Следы на битом стекле (СИ) - Нарская Рина
Сева глубоко вздыхает и оставшиеся двадцать минут урока вместо того, чтобы вникать в правило Ленца, пускает флюиды и слюни в сторону Новенькой и что-то задумчиво чиркает на полях тетради.
**
Тот же день, после уроков. Промокшее школьное крыльцо.
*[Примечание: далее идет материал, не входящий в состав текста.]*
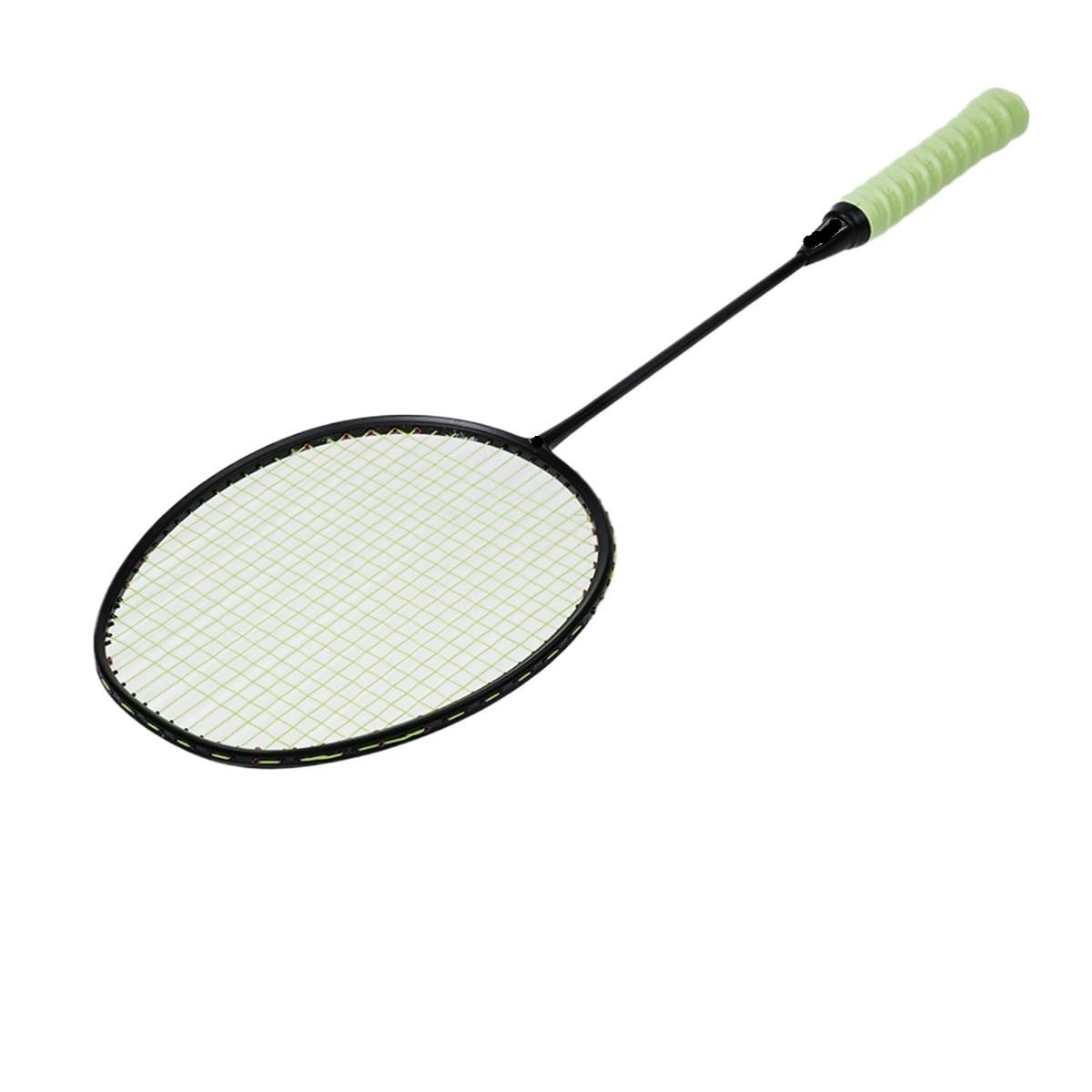 Badminton Set Racchetta da Badminton in Fibra di Carbonio Resistente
Ядовитые солнечные блики в лужах.
Я с тоской смотрю на хитросплетение их пальцев в ожидании, пока они, эти пальцы, наконец разомкнутся.
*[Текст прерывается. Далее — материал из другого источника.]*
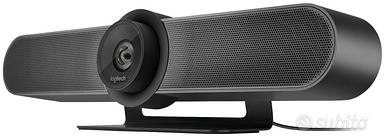 Videocamera Logitech MeetUp per VideoConferenze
— Ну всё, я пошёл, — бормочет Сева Петровне прямо в распухшие от поцелуев губы.
На что она в триста тридцать третий раз раскидывает свои крылья и со вздохом виснет на его могучей шее. Меня начинает тошнить.
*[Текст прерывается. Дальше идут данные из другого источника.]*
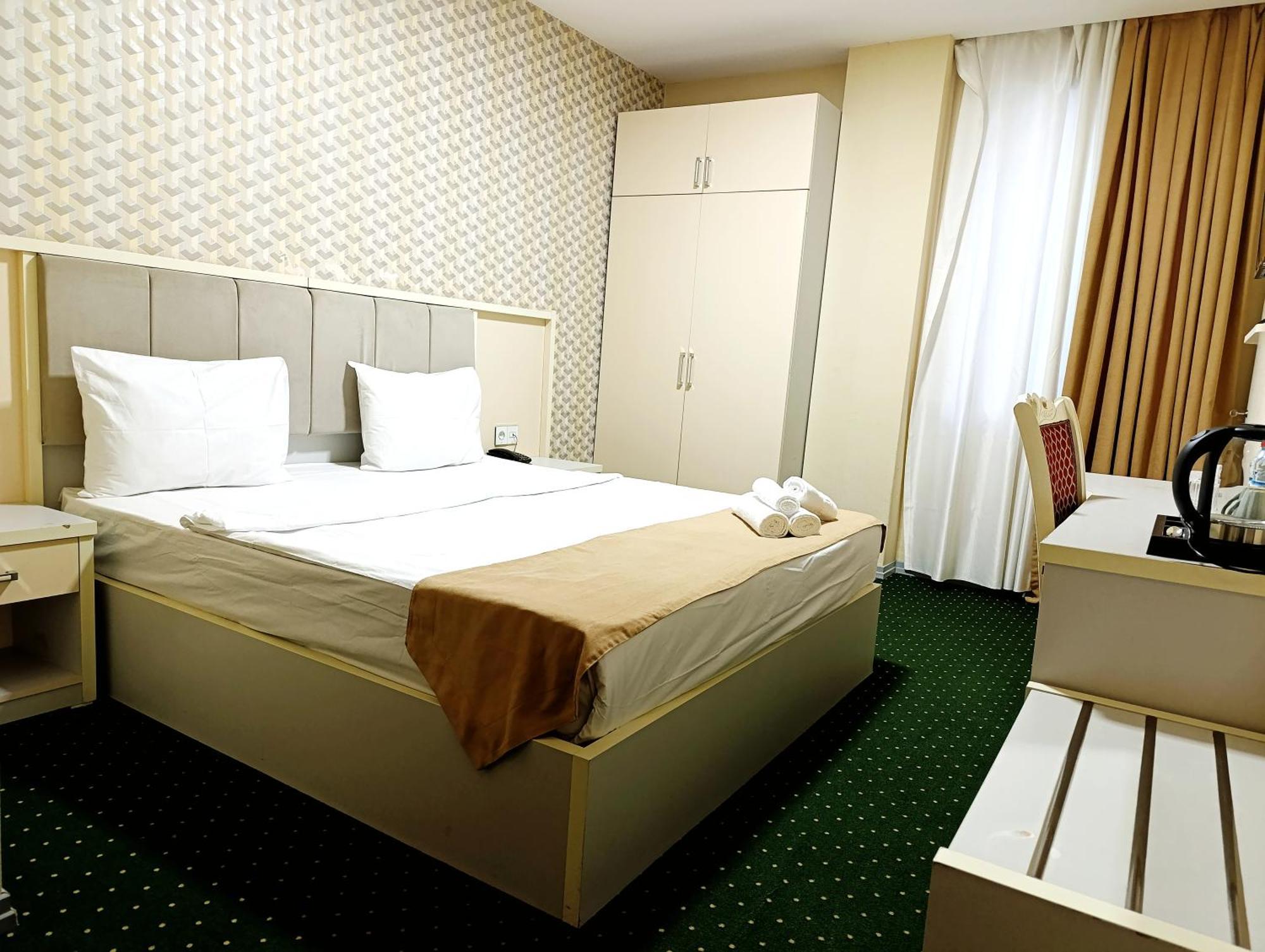 Alis Hotel باكو المظهر الخارجي الصورة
Сдерживаюсь из последних сил и всё-таки пытаюсь ускорить их прощание.
— Лан, Натали, до завтра, мы погнали.
— Да, всё, — поддакивает Сева. — Нам пора.
— Ню ляаадно, — сюсюкает Петровна. — До вечера. Ты зайдёшь за мной вечером? Я буду ждать тебя. Очень-очень…
Отворачиваюсь, пережидаю очередную волну вспарывающих мою психику и будоражащих пищеварительный тракт влажных чмоков и случайно сталкиваюсь взглядом с Новенькой.
И ясно вижу огорчение или разочарование в её глазах.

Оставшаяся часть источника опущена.